『ブロークバック・マウンテン』

『ブッデンブローク・マウンテン』と覚えてたら、「ブロークバック」だった。なんで、こんな思い違いをしたのか。たぶん、「ベニスに死す」+「魔の山」ということだろうな。トーマス・マンは、そんなに読んでないんやけど。


正直言って、イニスの奥さんは気の毒だ。
でも、派手に見えるジャックの奥さんの方にはあんまり同情しない自分もなんだかなあ・・。
イニスとジャックの二人は、性的な欲望の質も性格も(この二つは区分けできないだろうが)、非常に違っている。どういう社会で出会っていても、この二人の関係は、性愛という形をとってもとらなくても、うまく行かなかったんじゃないか、と思う。
そういう感想を持ったということは、この映画が基本的に恋愛映画だったということだろう。それでいいんだけど、ちょっとやっぱり不満がある。

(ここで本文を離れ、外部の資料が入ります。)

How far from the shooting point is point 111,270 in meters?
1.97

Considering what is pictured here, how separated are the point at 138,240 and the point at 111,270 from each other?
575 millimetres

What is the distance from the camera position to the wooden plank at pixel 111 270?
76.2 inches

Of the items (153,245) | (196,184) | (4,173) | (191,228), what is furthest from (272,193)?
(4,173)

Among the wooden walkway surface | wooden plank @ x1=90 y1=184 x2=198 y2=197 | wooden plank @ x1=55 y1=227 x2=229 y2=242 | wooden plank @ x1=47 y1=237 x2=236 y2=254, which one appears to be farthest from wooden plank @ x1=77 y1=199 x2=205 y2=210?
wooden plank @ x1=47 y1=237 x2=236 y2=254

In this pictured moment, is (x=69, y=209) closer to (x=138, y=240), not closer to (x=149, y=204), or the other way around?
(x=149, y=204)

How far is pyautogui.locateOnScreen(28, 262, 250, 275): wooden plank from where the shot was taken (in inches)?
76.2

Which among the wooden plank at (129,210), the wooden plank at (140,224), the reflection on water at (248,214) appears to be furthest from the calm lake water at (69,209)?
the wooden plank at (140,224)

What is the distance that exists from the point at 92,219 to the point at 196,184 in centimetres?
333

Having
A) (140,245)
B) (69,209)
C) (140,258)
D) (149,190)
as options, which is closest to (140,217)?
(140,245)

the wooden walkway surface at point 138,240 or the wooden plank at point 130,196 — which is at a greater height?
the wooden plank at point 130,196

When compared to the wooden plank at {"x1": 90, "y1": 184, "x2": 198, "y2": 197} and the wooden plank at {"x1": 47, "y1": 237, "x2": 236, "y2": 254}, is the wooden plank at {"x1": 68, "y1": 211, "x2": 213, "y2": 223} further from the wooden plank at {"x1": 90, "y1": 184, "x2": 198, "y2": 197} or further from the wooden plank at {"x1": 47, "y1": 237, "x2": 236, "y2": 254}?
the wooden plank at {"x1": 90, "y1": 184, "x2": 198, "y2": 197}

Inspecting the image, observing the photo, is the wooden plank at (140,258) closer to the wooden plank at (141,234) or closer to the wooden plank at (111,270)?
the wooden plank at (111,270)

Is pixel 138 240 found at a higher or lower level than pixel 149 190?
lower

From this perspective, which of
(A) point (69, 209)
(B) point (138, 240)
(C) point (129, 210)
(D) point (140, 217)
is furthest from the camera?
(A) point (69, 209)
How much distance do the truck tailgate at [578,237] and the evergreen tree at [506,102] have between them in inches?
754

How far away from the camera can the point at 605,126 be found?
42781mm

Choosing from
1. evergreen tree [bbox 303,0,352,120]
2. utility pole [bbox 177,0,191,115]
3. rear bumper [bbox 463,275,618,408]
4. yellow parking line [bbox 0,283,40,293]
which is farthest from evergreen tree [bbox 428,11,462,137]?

どちらかいうと、イニスの方が屈折が激しく、追い込まれて消耗しているように見える。だがそれも、表面的にそう見えるというだけだが。
イニスの抑圧された感情は、暴発してDVとかになりそうな雰囲気があり、妻はそれを感じて脅える。
しかし、ここで大事なことは、抑圧された人がそうなりやすいということではなくて、そういう抑圧の仕方をする社会の方が暴力的な性質を持ってるということだと思う。
抑圧を受けた人は必ず過剰なものを抱え込むはずで、それがなんらかの意味で他人には暴力的である場合があるだろう。それが「許されない」ものである場合(したがって免罪されえない場合)はもちろんあるが、その暴力の根源が社会にあることは間違いない。
この映画の描き方は、そこまで届いてなくて、むしろその社会の暴力に加担してる(きつい言い方だけど)と言えるのでは、と思う。


そのある種の社会悪を、イニスとジャックの関係は、やはり帯びている部分があるのだ。
この二人の「秘められた」性愛は、特権者のエゴイズムみたいな側面が、やはりある。
性愛だから、エゴイズムを批判するつもりはないけど、そこへ突っ走るわけでもなく、都合のいい「男の美学」みたいなのがやっぱり鼻につく。


別の切り口で書くと、イニスとジャックの相互理解は最後まで実現してないのに、結局死者の「我有化」によって対立(相互の溝)が隠蔽・解消されて終わり、ということになってる。
あの渓谷の別天地が生き残った者の心のなかに取り戻されることで回復され、ギザギザした性愛の世界が打ち消されて、美しい「友情」の物語として完結してしまう。


ところで、あの渓谷では羊が飼われていた。前半部で熊に襲われたのか、内蔵がむき出しになった羊の死骸がすごく印象に残ったのだが、あれは「犠牲」ということだと思う。
ジャックの死は、物語と社会の秩序を完結させるための「犠牲」だったのではないか。
「犠牲」によって完結してしまう性愛の物語というのは、ぼくは嫌です。
でも、そこまで考えて撮ってるとしたら、一応ちゃんとした作りにはなってるのかなあ?


監督が台湾出身の人であることとか、原作者が女性だということとか、色々考え合わせると別の見方ができるのかもしれないが、どうもイマイチ入りこめない映画だった。
まあ、もともと恋愛というのがよく分からないんだけど。
マディソン郡の橋』とかが好きな人ならいいかも。